*EXCERPT PROVIDED:*

— begin —

Whatever arc or narrative the album might contain, for listeners who don’t speak Korean and aren’t versed in the various BTS personas, it will come off more like a bustling international terminal, a world unto itself held together by the universal language of music. And it really is a worldwide endeavor, with contributors from all over the map. British pop-star-with-a-guitar Ed Sheeran cowrote the winsomely brisk “Make It Right,” while the shadowy, trap-infused “Louder Than Bombs” boasts cowrites from Canada’s Allie X and the South African-born, Australian-raised Troye Sivan. Sia, another Aussie, lends her voice to the digital bonus track “On.” A scan through the credits confirms: It takes a global village to produce a BTS album.

Most of the best BTS songs remain the glimmering pop singles that prioritize songcraft over overt experimentation. Within the tracklist is the makings of an extremely sleek, streamlined set of bangers. You could build a classic boy band LP with the likes of “Boy With Luv,” “Make It Right,” “Black Swan,” “My Time,” “Louder Than Bombs,” and “Inner Child” as your foundation. But unlike many of their Western counterparts, BTS aren’t trying to be a modern update of ‘N Sync or One Direction. They’re a wilder and more outrageous operation. Sometimes the ideas work, as on the hip-hop throwdown “UGH!” and the pop-rap delight “Respect.” Sometimes they don’t, as on the obnoxious rap-rock experiment “Dionysius.” But the adventurous spirit is part of the group’s appeal. For better and worse, it wouldn’t be a BTS album if it wasn’t all over the place.

— end —

*PROVIDED INFORMATION:*
— begin —

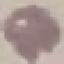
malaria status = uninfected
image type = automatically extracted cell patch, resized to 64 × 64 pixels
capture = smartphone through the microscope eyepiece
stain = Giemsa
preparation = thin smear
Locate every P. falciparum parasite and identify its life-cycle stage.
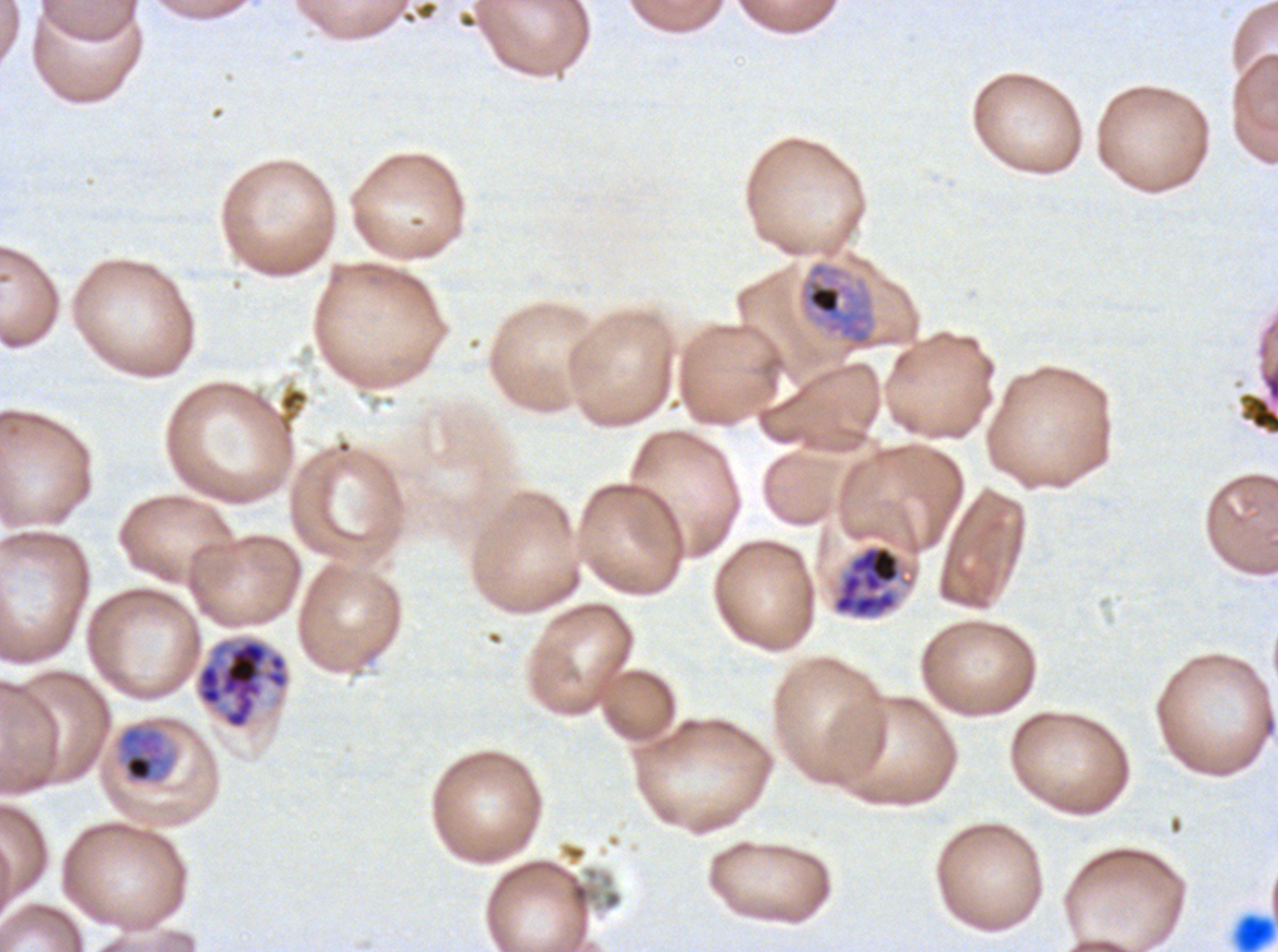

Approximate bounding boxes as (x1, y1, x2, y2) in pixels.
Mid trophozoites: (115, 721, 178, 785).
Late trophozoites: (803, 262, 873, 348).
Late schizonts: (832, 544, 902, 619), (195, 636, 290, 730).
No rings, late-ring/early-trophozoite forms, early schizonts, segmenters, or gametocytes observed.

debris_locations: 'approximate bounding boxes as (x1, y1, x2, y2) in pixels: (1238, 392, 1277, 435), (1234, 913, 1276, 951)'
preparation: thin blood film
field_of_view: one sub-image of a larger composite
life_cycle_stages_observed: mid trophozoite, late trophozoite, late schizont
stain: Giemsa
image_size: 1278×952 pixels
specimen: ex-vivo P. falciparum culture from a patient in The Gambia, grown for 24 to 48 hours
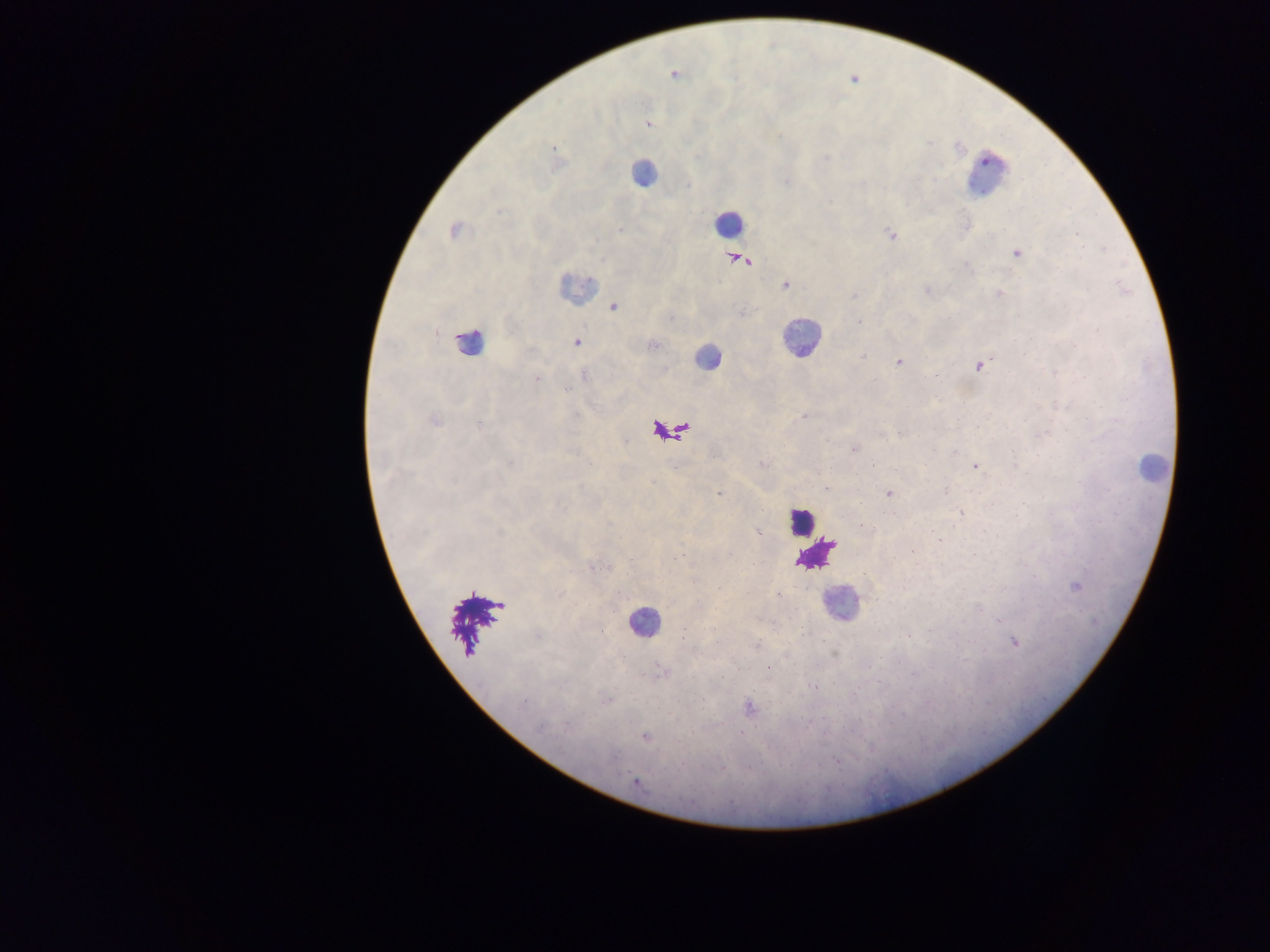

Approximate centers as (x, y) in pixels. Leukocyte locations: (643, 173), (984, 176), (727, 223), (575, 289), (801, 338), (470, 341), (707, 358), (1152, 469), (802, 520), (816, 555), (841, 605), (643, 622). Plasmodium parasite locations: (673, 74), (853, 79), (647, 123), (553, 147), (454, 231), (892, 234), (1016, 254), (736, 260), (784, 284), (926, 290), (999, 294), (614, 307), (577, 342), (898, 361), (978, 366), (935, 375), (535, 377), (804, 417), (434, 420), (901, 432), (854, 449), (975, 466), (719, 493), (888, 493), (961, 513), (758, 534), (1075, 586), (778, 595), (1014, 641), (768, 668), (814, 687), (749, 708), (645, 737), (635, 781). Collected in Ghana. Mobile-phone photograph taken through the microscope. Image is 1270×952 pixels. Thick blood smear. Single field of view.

— end —
— begin —

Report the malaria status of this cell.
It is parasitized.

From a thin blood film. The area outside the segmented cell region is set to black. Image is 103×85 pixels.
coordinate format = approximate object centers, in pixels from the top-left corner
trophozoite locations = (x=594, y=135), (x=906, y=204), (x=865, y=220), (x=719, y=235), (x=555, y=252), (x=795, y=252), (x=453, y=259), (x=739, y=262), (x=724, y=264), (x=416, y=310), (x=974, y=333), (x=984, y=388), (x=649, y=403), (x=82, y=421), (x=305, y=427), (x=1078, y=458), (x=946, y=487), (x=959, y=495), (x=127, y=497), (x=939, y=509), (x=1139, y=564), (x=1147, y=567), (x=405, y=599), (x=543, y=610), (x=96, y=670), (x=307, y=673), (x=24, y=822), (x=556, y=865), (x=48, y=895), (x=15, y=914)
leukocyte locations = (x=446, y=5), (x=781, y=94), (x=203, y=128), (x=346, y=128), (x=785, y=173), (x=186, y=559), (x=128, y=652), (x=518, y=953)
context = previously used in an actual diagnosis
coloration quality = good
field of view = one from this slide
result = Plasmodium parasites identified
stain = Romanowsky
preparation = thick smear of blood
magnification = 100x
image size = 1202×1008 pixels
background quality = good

— end —
— begin —

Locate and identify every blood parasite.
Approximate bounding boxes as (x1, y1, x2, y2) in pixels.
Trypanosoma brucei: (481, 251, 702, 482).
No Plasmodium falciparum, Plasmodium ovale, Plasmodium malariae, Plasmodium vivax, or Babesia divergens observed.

— end —

*THE TASK:*
Reproduce the passage of the BTS album review between "Most of the" and "over the place.", inclusive.

*CORRECT ANSWER:*
Most of the best BTS songs remain the glimmering pop singles that prioritize songcraft over overt experimentation. Within the tracklist is the makings of an extremely sleek, streamlined set of bangers. You could build a classic boy band LP with the likes of “Boy With Luv,” “Make It Right,” “Black Swan,” “My Time,” “Louder Than Bombs,” and “Inner Child” as your foundation. But unlike many of their Western counterparts, BTS aren’t trying to be a modern update of ‘N Sync or One Direction. They’re a wilder and more outrageous operation. Sometimes the ideas work, as on the hip-hop throwdown “UGH!” and the pop-rap delight “Respect.” Sometimes they don’t, as on the obnoxious rap-rock experiment “Dionysius.” But the adventurous spirit is part of the group’s appeal. For better and worse, it wouldn’t be a BTS album if it wasn’t all over the place.